> **Task item**
Below are some records. Return exactly their lines from the one containing "HolyGhost Stories SQ.png" through the one containing "Creature Blue Color", and drop the pictures.

> **Data provided**
◇ ◇ ◇ ◇

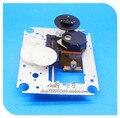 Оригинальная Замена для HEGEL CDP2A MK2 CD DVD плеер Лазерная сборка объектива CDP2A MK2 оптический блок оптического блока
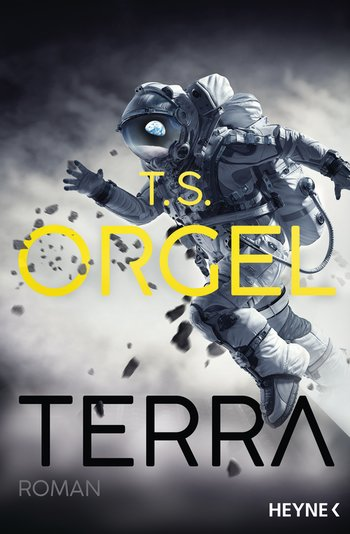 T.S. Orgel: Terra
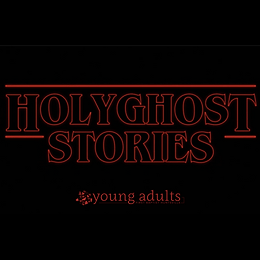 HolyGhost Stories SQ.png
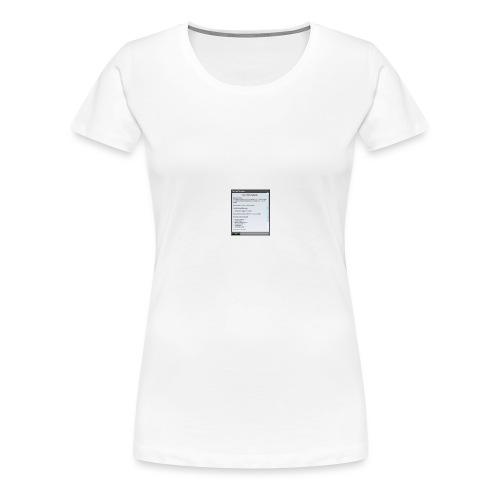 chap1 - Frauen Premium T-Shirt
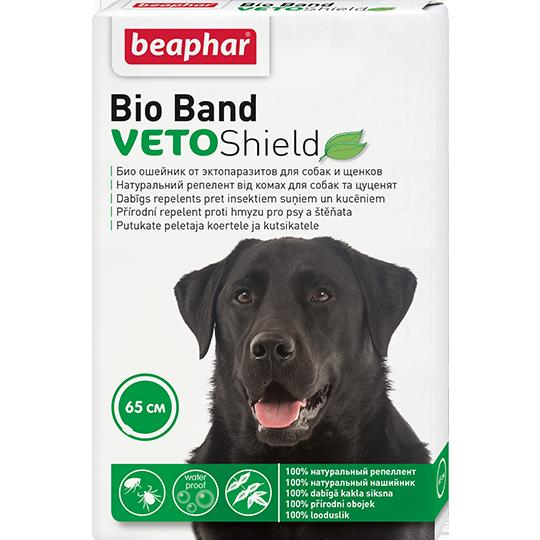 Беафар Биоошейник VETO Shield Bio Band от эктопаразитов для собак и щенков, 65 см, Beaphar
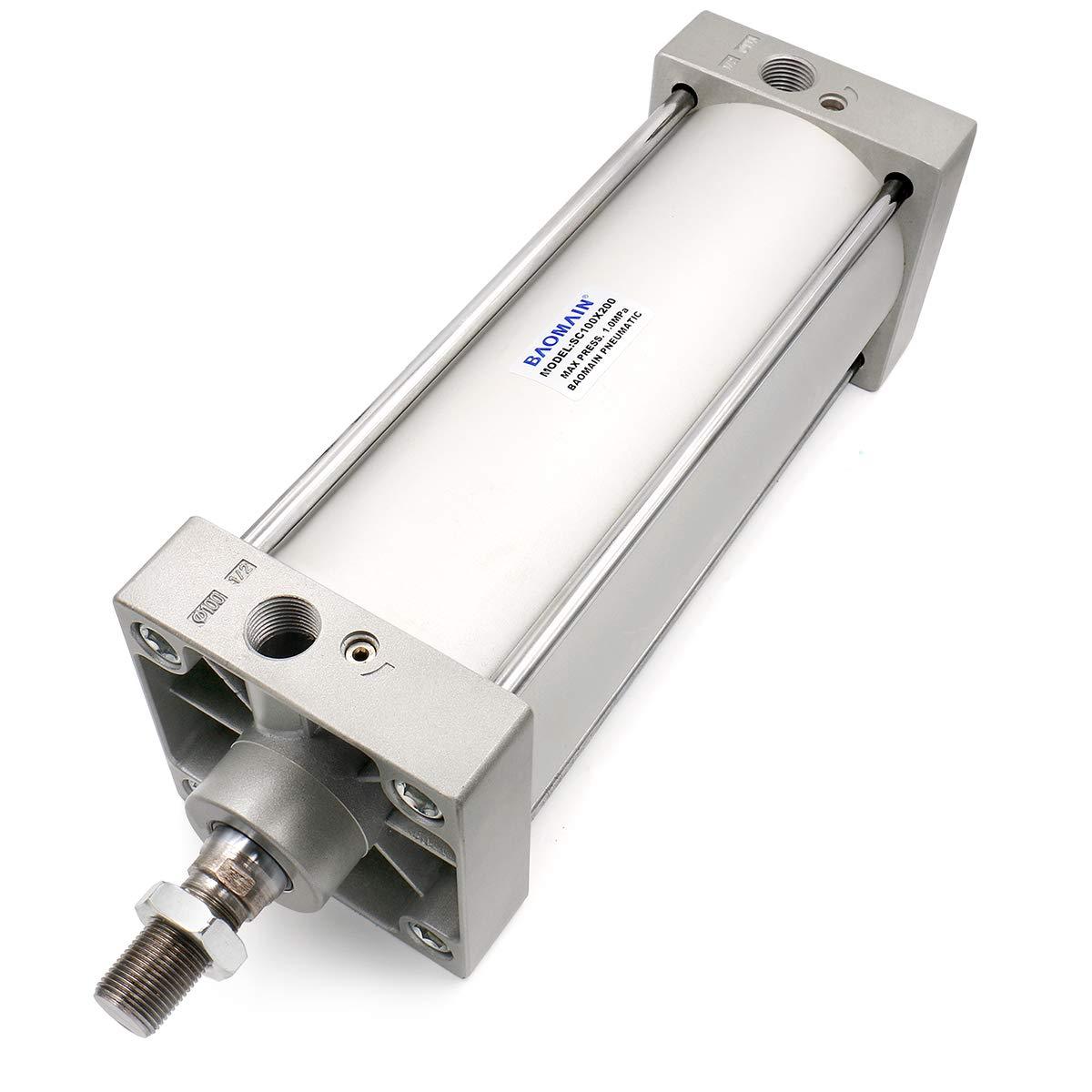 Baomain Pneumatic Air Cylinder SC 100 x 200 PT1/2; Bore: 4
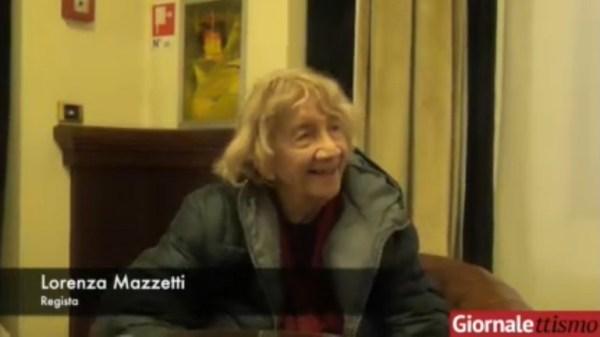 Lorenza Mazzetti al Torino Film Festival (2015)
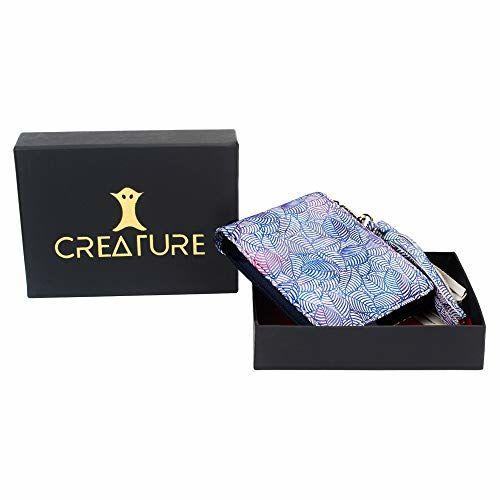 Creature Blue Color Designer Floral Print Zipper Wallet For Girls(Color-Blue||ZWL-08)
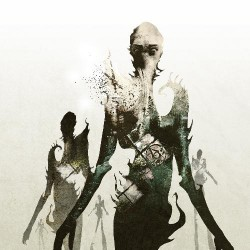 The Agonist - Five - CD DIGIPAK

◇ ◇ ◇ ◇

> **Written answer**
 HolyGhost Stories SQ.png
 chap1 - Frauen Premium T-Shirt
 Беафар Биоошейник VETO Shield Bio Band от эктопаразитов для собак и щенков, 65 см, Beaphar
 Baomain Pneumatic Air Cylinder SC 100 x 200 PT1/2; Bore: 4
 Lorenza Mazzetti al Torino Film Festival (2015)
 Creature Blue Color Designer Floral Print Zipper Wallet For Girls(Color-Blue||ZWL-08)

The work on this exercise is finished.